→ **SUPPLIED TEXT**:
↓↓↓

Griego v. HoganAnnotate this Case
377 P.2d 953 (1963)
71 N.M. 280
Flora Ann Beaty GRIEGO and William W. Beaty, Jr., Plaintiffs-Appellants, v. Annie Beaty HOGAN, a/k/a Mrs. Annie Beaty; Texaco, Inc., a corporation; and Phillips Petroleum, a corporation, Defendants-Appellees.
Supreme Court of New Mexico.
January 17, 1963.
McAtee, Toulouse, Marchinodo, Ruud & Gallagher, Albuquerque, for appellants.
Mears, Mears & Boone, Portales, for appellee Annie B. Hogan.
Appellants, brother and sister, appeal from a judgment dismissing their complaint to quiet title to certain mineral rights and for an accounting from two oil companies, lessees of the rights. The oil companies are not concerned in this appeal as all parties stipulated that the leases would be *954 honored, appellants reserving their right to an accounting if their claim of title prevailed. The matter was heard by the trial court without a jury. At the close of appellants' case the court dismissed the complaint, specifically finding no fraud or concealment.
Appellants' father, W.W. Beaty, husband of appellee, died intestate on April 22, 1945, a resident of San Angelo, Texas, owning as his separate property an undivided one-half interest in the minerals under land in Roosevelt County, New Mexico. At the time of his death, W.W. Beaty also owned certain property in Texas in community with Annie Beaty Hogan, his wife, hereinafter referred to as Mrs. Hogan, the defendant-appellee.
The trial court found that Mrs. Hogan, the stepmother of plaintiffs-appellants, William W. Beaty, Jr., hereinafter referred to as William Beaty, Jr., and Flora Ann Beaty Griego, hereinafter referred to as Flora Griego, was the owner of the mineral interest in question, deriving her title in the following manner: One-fourth of the one-half interest by inheritance from W.W. Beaty; three-eighths of the one-half interest by purchase from Flora Griego; three-eighths of the one-half interest by purchase from William Beaty, Jr.
After Flora Griego and William Beaty, Jr., had been born of the marriage of W.W. Beaty and Nannie Beaty, Nannie Beaty died. W.W. Beaty subsequently married Mrs. Hogan. William Beaty, Jr., was raised by W.W. Beaty and Mrs. Hogan, knowing no other mother than her. William Beaty, Jr., entered the Civilian Conservation Corps in 1935, married in 1940, and entered the Maritime Service in 1943. Flora Griego left the family home prior to her father's remarriage, had an early marriage, and never lived with Mrs. Hogan. Flora Griego was forty years of age and William Beaty, Jr., was thirty-one years of age when W.W. Beaty died.
After W.W. Beaty died, the family assembled in San Angelo, Texas. Flora Griego and Mrs. Hogan had retained separate attorneys. William Beaty, Jr., did not employ legal counsel. After negotiations, Flora Griego and William Beaty, Jr. executed separate deeds dated May 10 and May 16, 1945, in favor of Mrs. Hogan for considerations of $1500 each. The warranty deed from William Beaty, Jr., described the Texas property by lot and block number, the name and location of the addition, and the county of its situs. This was followed by:"Third All my portion of and right, title and interest in any and all property, real, personal or mixed, of whatsoever kind and wheresoever situated, inherited by me from the estate of my mother, Nannie Beaty, deceased, or from the estate of my father, W.W. Beaty, deceased."

↑↑↑

→ **TO DO**:
(A) Summarize the Griego v. Hogan opinion in two sentences.
(B) Write the next part of the Griego v. Hogan opinion, picking up after the quoted deed clause that ends with "the estate of my father, W.W. Beaty, deceased."

Data records

↓↓↓

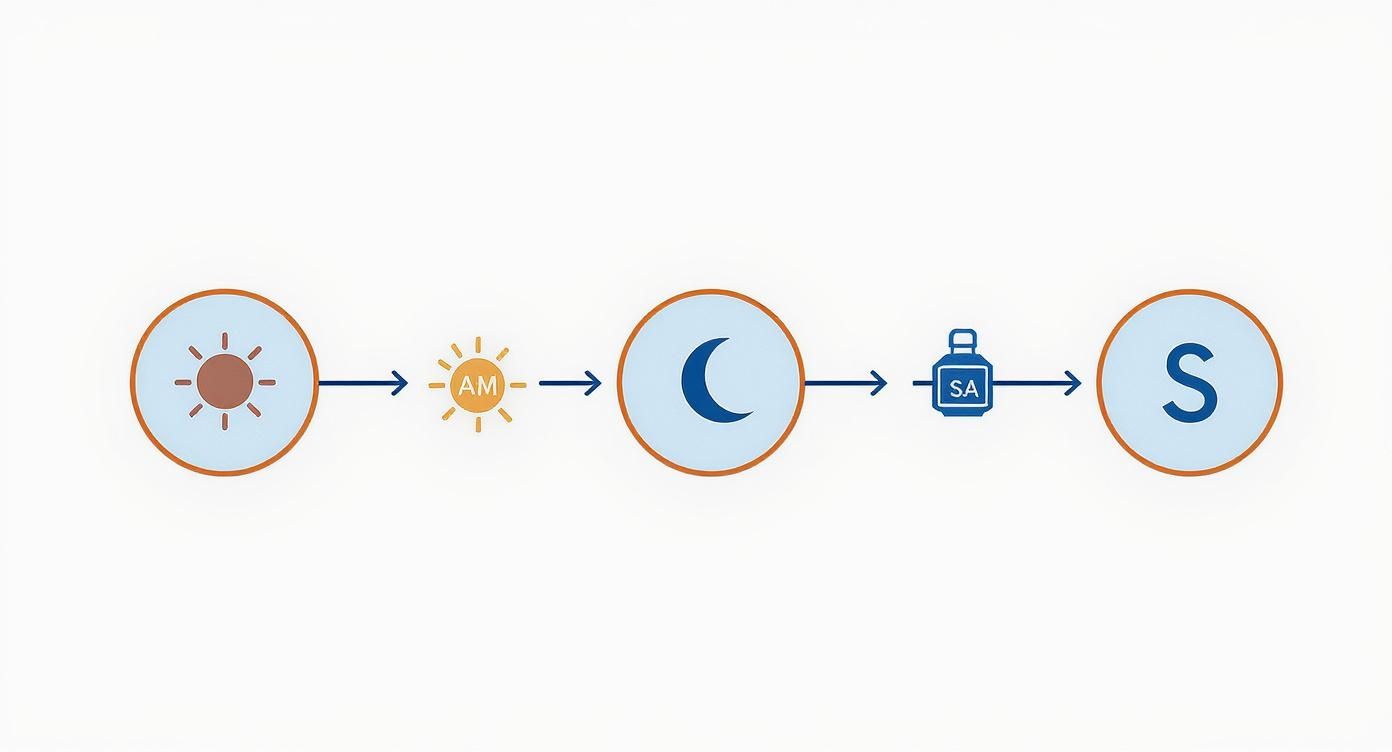 AM

SA

S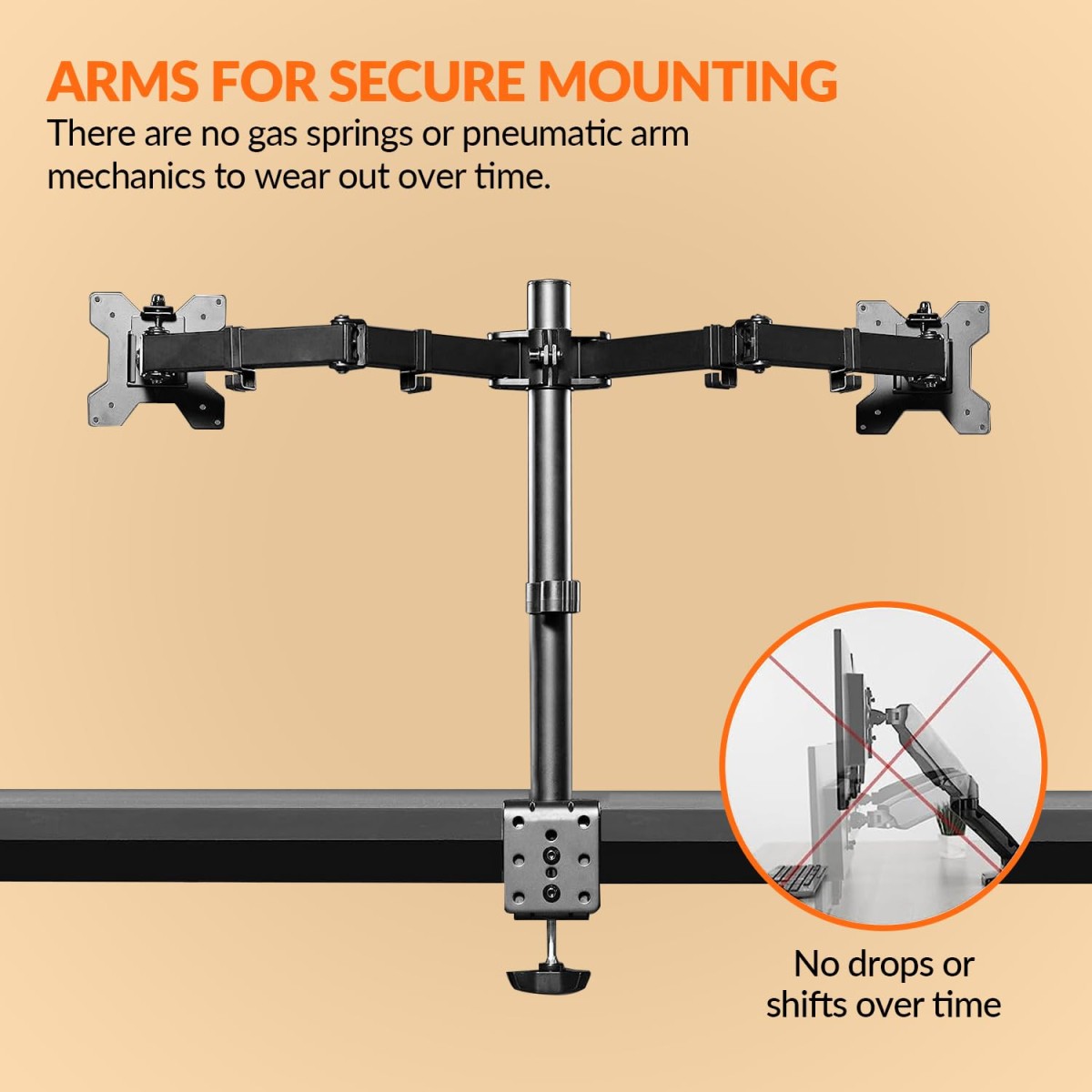 ARMS FOR SECURE MOUNTING
There are no gas springs or pneumatic arm mechanics to wear out over time.

No drops or shifts over time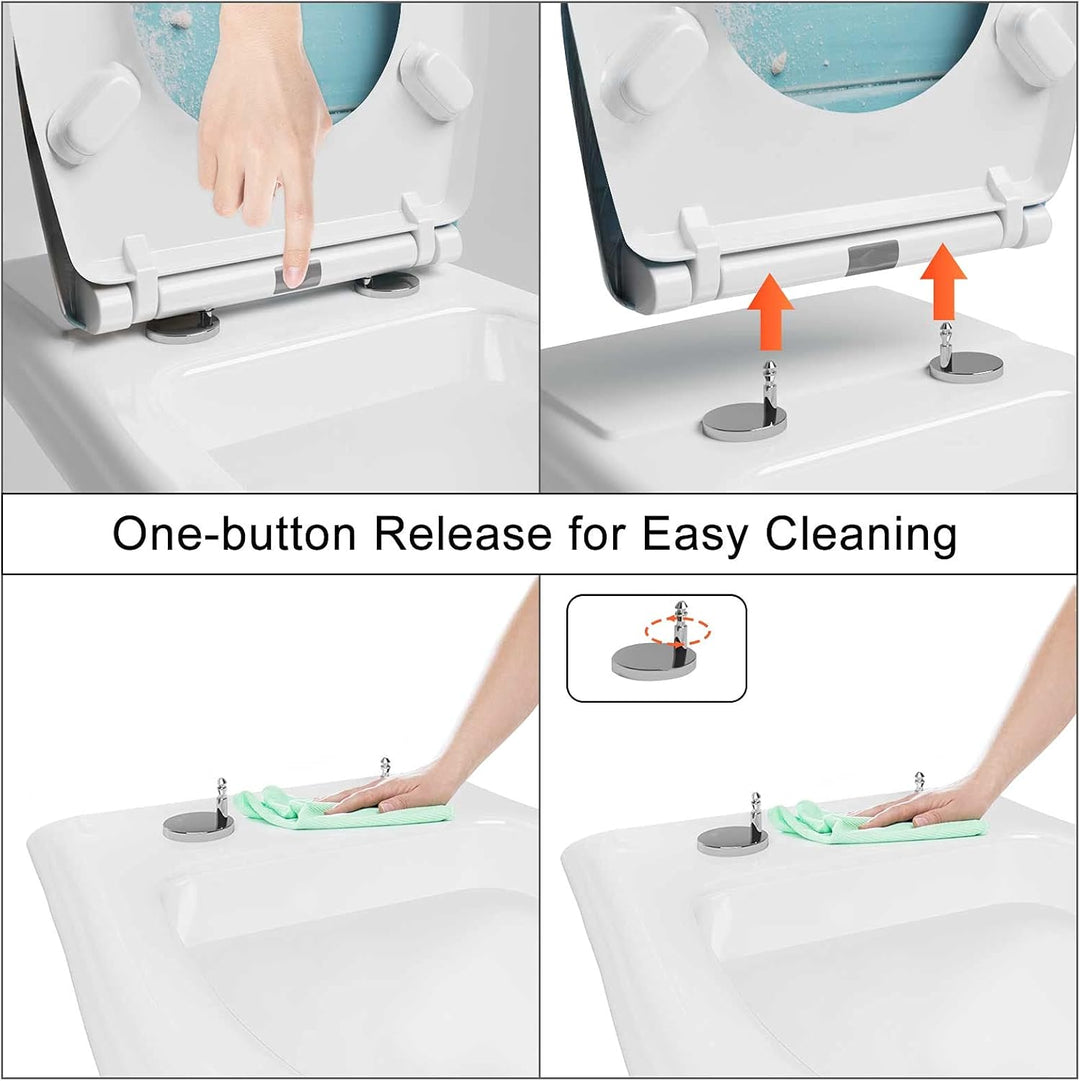 One-button Release for Easy Cleaning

↑↑↑

→ **ANSWERS TO THIS EXERCISE**:
(A) Flora Griego and William Beaty, Jr. appeal a judgment dismissing their complaint to quiet title to mineral rights in Roosevelt County, New Mexico, which the trial court found belonged to their stepmother, Mrs. Hogan, with no fraud or concealment. After their father, W.W. Beaty, died intestate in 1945, the two had executed separate deeds in favor of Mrs. Hogan for $1500 each.

(B)
In addition to the warranty deed from Flora Griego to Mrs. Hogan, which described the Texas property by lot and block number, the name and location of the addition, and the county of its situs, Flora Griego and Mrs. Hogan entered into an agreement which included:"THEREFORE, in consideration of the premises, and the sum of $1,500.00, cash in hand paid by Grantee [Mrs. Hogan] to Grantor [Flora Griego], Grantor has, and does hereby, grant, sell, convey and release unto the said Mrs. Annie Beaty, grantee, all her rights, claims, title, interest and equities, of every kind and character, which she might now or heretofore have had in or to any and all estate of the said W.W. Beaty, deceased and the said Nannie Beaty, deceased, including real, personal and mixed property and choses in action; it being the intention and understanding of the parties hereto that Grantor convey and release unto Grantee all her rights, title and claims of interest of every kind and character which has accrued to her by reason of the death of her Mother, Nannie Beaty, and by reason of the death of her Father, W.W. Beaty."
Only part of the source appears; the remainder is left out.